Records to process ::
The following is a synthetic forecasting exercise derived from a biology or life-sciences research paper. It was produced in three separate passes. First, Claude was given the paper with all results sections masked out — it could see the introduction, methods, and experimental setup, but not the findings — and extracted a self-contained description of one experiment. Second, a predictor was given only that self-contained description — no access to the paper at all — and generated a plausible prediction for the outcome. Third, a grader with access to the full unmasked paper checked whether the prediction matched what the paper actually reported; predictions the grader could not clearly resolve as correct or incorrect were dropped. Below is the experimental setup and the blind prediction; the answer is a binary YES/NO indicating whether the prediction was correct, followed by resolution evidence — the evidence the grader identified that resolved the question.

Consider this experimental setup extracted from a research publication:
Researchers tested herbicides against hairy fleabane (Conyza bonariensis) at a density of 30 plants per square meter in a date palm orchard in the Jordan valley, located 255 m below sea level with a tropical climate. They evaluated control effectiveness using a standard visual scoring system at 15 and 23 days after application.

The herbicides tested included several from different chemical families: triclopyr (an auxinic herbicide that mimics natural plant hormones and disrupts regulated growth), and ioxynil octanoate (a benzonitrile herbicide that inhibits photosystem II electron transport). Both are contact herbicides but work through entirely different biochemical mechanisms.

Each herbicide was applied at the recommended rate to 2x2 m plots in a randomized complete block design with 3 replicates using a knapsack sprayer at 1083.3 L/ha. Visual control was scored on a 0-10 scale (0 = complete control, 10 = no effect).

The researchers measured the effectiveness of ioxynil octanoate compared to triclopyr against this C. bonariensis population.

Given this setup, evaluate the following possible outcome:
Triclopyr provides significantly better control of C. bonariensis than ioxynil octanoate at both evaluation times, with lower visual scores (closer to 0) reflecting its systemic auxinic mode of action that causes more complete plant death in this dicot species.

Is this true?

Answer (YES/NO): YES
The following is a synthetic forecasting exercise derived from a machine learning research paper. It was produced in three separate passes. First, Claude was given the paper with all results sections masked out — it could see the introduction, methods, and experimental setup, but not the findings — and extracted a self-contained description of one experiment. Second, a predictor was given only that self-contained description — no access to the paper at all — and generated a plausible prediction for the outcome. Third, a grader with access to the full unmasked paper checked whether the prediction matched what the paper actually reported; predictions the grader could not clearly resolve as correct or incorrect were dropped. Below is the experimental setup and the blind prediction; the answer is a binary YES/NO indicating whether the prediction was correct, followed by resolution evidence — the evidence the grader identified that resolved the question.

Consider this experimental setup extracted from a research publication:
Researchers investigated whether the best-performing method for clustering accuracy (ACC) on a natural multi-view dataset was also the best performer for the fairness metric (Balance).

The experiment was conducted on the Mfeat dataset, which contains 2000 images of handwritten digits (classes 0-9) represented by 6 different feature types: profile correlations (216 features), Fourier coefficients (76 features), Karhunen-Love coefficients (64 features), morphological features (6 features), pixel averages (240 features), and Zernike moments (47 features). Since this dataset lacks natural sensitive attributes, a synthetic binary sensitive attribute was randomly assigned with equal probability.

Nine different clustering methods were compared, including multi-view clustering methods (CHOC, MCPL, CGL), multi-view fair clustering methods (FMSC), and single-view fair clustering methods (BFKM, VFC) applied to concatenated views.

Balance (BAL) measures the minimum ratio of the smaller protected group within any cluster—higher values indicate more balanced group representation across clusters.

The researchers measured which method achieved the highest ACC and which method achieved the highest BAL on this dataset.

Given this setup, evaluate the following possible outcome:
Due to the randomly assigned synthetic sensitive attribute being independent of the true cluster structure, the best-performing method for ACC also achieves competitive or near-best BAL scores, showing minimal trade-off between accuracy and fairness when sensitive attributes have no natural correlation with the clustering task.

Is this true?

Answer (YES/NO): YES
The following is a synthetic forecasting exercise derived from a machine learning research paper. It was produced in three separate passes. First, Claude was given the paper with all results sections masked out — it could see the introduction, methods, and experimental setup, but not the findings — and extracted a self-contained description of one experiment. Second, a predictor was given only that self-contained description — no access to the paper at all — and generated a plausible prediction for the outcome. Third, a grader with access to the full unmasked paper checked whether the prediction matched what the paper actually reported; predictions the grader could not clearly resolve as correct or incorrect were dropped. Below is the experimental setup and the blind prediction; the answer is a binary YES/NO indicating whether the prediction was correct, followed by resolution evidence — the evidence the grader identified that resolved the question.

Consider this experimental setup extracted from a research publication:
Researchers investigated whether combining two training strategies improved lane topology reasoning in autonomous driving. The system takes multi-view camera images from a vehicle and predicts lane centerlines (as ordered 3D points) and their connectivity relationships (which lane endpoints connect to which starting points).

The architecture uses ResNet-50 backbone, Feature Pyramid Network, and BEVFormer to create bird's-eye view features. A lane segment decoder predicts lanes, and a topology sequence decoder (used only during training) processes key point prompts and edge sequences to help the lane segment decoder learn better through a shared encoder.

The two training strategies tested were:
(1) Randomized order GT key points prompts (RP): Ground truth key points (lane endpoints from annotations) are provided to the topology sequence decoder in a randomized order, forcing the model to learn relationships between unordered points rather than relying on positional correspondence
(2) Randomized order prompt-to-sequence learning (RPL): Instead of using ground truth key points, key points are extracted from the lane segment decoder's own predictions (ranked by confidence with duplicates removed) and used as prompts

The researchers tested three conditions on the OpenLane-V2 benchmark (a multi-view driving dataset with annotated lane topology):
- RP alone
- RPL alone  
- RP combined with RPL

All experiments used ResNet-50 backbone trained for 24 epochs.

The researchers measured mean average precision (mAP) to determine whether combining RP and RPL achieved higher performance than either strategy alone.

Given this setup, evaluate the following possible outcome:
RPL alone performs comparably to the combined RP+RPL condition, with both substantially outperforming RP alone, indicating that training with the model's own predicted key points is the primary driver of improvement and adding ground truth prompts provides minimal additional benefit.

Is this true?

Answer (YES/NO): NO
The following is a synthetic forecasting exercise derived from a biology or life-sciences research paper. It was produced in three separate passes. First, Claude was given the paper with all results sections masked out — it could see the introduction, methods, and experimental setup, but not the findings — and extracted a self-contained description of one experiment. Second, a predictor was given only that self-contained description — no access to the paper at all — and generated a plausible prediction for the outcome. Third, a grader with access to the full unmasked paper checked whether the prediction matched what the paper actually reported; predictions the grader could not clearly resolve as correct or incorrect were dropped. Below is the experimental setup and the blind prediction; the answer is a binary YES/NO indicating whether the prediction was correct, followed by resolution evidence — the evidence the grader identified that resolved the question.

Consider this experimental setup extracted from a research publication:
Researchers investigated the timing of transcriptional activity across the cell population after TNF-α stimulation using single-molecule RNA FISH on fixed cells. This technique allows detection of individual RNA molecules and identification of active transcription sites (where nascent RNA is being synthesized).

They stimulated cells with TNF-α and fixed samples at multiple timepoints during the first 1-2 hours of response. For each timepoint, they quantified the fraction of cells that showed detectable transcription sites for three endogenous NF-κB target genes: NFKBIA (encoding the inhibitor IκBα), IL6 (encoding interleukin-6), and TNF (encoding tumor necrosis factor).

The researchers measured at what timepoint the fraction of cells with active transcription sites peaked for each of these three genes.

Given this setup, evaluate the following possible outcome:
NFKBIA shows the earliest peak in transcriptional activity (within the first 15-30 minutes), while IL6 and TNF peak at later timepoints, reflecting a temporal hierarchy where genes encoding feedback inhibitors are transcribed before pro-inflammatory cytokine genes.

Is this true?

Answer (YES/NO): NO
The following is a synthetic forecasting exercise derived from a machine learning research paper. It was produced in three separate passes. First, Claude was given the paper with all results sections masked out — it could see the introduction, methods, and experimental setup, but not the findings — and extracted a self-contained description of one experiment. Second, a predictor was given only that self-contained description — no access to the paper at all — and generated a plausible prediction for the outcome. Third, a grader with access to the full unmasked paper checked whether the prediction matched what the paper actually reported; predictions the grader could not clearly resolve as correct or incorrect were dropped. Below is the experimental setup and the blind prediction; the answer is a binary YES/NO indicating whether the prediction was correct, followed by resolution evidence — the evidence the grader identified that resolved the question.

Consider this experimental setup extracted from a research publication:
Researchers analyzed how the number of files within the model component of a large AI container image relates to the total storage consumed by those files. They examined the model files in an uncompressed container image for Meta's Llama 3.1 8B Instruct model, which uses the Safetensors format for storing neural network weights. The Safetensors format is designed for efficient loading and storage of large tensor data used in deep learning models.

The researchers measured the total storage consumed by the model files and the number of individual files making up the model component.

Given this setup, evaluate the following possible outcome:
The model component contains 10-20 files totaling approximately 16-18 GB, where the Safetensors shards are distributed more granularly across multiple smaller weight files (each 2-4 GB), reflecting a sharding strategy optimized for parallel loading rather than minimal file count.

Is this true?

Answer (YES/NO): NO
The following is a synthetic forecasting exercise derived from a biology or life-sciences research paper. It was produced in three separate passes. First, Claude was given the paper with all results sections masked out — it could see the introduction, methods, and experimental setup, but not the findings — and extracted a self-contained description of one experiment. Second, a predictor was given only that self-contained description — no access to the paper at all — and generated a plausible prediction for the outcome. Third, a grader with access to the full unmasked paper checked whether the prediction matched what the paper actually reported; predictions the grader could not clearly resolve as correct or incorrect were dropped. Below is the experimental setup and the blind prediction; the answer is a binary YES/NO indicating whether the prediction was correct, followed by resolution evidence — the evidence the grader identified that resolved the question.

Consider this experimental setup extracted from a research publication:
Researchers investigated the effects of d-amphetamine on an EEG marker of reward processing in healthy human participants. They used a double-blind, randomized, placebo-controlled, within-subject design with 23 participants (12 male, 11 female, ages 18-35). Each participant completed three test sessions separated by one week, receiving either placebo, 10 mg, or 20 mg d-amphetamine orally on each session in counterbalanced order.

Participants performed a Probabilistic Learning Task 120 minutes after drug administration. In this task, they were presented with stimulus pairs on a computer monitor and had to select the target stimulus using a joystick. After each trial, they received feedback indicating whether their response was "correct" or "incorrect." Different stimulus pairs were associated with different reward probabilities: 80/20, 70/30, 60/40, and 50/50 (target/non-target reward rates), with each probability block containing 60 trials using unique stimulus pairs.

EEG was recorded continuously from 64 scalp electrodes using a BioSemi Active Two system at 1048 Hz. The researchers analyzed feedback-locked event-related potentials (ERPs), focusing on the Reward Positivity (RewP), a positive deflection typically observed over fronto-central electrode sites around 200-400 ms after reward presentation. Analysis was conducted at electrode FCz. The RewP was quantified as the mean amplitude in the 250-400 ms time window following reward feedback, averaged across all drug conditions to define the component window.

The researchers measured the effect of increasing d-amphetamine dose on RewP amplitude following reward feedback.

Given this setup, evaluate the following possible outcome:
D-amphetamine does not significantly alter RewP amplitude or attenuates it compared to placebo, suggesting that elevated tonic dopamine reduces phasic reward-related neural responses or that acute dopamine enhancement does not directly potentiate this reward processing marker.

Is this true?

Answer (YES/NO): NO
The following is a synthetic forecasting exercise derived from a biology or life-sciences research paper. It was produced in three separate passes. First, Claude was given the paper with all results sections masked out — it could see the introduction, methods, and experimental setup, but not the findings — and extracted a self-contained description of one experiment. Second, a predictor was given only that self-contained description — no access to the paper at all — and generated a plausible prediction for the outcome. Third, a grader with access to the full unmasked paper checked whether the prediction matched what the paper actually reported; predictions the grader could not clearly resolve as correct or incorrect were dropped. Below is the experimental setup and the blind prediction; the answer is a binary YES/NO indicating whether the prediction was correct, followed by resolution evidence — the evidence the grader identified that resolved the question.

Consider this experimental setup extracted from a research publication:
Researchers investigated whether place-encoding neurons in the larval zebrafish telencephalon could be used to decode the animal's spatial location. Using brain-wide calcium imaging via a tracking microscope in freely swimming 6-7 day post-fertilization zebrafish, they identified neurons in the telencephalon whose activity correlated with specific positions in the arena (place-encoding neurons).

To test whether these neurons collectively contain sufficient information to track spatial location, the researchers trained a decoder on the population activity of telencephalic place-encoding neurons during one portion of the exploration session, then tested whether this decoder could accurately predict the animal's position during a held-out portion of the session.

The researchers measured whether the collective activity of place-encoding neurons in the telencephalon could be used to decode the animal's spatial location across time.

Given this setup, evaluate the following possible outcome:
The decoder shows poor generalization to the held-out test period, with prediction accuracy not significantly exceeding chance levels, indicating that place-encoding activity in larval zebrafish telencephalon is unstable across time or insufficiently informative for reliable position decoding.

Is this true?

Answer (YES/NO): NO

* * *

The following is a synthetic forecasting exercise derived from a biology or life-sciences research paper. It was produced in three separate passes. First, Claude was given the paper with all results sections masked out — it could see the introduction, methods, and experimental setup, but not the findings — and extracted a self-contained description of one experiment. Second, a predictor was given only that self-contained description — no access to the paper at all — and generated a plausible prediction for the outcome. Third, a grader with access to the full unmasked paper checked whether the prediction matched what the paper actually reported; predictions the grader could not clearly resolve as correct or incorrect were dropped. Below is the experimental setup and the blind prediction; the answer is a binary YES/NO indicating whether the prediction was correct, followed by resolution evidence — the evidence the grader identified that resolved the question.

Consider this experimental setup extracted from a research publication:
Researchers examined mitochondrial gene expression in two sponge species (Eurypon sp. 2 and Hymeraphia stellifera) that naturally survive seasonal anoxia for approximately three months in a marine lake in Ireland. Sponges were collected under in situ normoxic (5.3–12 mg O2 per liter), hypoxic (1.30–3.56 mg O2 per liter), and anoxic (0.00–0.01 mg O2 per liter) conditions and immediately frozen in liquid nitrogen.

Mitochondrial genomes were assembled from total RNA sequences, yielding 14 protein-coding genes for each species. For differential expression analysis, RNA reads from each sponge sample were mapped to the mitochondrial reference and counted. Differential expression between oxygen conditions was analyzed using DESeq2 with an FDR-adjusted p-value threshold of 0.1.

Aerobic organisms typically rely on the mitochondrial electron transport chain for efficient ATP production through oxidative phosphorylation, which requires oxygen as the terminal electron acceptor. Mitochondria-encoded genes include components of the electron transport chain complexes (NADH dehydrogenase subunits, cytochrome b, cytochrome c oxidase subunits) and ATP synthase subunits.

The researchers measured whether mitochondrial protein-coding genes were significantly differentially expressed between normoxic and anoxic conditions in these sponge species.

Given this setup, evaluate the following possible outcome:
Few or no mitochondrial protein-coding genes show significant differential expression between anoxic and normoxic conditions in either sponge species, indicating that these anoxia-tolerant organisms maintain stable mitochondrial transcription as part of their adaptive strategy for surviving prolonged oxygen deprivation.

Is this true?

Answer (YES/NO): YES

Assignment ::
Once you have counted the lines above that hold the word "single", report only that total.

Response area ::
2